What approach do you advise to follow? What tools are most appropriate?

SQL Server 2005, VS 2008 TS, TSVN

UPDATE Our coding scenario is that developers cannot access to PROD DB directly. It is changed only by scripts (so this is not a problem)

I'm mostly interested in the DEV environment where all of developers have full access.
So it happens that a developer overwrite USP previously changed by another.
I'd like to have the possibility to restore lost version / compare USPs revisions etc.

UPDATE-2
To create deployment script we are using Red-Gate SQL Compare.
Works perfectly - so deployment scripts are not a case.

Guipure answered 12/1, 2010 at 15:0 Comment(0)
G
1

Finally I found this tool and approach extremely useful and very easy to introduce
(at least at the beginning - where no versioning solution on the place):

http://www.codeproject.com/KB/database/SQLScripter.aspx

You can run it out of the box.
For final solution I'd incline to GDR.

Guipure answered 14/1, 2010 at 12:40 Comment(0)
C
4

If you haven't already read it, Martin Fowler's article Evolutionary Database Design is a great place to start.
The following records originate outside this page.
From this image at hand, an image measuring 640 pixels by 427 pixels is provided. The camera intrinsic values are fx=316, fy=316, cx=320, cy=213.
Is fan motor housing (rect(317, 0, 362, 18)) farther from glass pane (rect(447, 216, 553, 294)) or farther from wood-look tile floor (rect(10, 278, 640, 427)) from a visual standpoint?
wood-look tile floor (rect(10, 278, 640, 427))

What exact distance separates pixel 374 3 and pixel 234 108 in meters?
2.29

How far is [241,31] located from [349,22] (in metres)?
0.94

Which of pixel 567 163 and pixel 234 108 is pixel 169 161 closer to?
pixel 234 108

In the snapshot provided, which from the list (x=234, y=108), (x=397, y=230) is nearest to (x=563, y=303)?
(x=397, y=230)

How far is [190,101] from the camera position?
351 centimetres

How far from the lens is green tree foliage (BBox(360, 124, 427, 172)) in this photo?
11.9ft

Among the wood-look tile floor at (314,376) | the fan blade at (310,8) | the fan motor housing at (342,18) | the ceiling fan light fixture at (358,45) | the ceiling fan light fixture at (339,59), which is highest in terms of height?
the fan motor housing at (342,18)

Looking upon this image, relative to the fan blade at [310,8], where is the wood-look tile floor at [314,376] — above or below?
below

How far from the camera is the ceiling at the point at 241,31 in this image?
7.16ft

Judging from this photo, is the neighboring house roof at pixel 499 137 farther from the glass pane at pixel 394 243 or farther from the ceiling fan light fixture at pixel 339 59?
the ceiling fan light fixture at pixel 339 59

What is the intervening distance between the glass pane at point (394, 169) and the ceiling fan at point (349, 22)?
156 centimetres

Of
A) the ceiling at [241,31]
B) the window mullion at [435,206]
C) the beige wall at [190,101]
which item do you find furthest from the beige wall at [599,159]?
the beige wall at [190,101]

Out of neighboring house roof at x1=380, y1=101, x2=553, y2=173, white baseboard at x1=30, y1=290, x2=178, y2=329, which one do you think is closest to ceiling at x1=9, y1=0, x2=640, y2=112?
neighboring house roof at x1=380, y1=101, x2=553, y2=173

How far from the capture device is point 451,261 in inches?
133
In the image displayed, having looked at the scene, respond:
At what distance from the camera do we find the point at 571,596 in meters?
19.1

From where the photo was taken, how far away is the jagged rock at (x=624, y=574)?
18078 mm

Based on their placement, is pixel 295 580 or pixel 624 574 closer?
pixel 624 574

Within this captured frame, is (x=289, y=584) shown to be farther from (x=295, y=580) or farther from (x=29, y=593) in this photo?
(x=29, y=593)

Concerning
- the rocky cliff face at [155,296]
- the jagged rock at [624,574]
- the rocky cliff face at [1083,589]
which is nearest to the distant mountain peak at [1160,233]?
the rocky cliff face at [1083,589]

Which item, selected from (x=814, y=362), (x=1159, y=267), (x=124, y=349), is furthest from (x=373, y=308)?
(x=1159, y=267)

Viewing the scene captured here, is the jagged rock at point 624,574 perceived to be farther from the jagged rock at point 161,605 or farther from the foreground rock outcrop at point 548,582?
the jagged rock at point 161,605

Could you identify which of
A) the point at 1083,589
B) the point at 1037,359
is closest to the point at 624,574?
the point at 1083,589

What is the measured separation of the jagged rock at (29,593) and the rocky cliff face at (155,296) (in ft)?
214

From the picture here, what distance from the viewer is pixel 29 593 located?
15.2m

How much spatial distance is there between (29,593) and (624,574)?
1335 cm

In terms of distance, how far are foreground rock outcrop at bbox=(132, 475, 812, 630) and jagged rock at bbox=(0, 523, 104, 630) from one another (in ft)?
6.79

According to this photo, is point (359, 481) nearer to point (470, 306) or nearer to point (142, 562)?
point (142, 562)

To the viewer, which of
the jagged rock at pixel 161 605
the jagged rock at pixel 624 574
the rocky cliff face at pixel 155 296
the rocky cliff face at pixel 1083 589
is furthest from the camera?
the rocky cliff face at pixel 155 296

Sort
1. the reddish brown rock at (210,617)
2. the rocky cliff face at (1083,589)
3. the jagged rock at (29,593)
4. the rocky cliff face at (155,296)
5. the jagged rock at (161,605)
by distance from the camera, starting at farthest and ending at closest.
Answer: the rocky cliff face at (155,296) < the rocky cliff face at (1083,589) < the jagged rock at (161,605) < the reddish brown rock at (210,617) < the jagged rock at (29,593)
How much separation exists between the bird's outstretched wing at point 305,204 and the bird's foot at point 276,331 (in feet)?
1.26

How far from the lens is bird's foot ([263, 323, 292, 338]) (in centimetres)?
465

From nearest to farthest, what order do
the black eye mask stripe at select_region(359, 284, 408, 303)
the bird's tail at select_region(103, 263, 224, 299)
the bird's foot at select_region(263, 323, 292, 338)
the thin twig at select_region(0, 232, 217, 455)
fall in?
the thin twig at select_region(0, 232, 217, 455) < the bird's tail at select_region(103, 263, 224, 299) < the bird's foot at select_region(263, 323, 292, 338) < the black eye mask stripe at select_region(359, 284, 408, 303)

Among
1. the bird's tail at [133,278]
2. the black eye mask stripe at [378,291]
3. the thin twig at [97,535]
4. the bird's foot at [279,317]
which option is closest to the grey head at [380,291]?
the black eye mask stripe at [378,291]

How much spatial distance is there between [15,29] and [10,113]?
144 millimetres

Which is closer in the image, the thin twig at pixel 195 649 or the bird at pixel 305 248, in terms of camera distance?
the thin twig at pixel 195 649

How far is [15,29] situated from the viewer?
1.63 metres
The article is hard to summarize, but it describes how his team dealt with database versioning in a rapidly changing development process. They created their own tools to facilitate things: scripts to bring users up to the current master, to copy any version of the schema so users could debug one another's working copies, etc..

For a solid low-tech solution, I've found it helpful to keep two kinds of DDL scripts in source control:

  • A master version that can create the database objects from scratch.
  • 'Version upgrade' scripts for each development iteration.

They're redundant to a degree, but extremely useful (particularly when it comes to deployment).

Cambridge answered 12/1, 2010 at 15:3 Comment(0)
R
2

If you haven't already looked at the Visual Studio Database Edition GDR (a.k.a. "Data Dude"), you should definitely download it and try it out:

http://www.microsoft.com/downloads/details.aspx?FamilyID=bb3ad767-5f69-4db9-b1c9-8f55759846ed&displaylang=en

Among other things, the GDR will facilitate team development by making it easy for each developer to maintain their own local copy of a database, version scripts, create deployment scripts to move a database schema to a new version, and even support database rollback.

It's free if you are using team system developer edition. Check it out.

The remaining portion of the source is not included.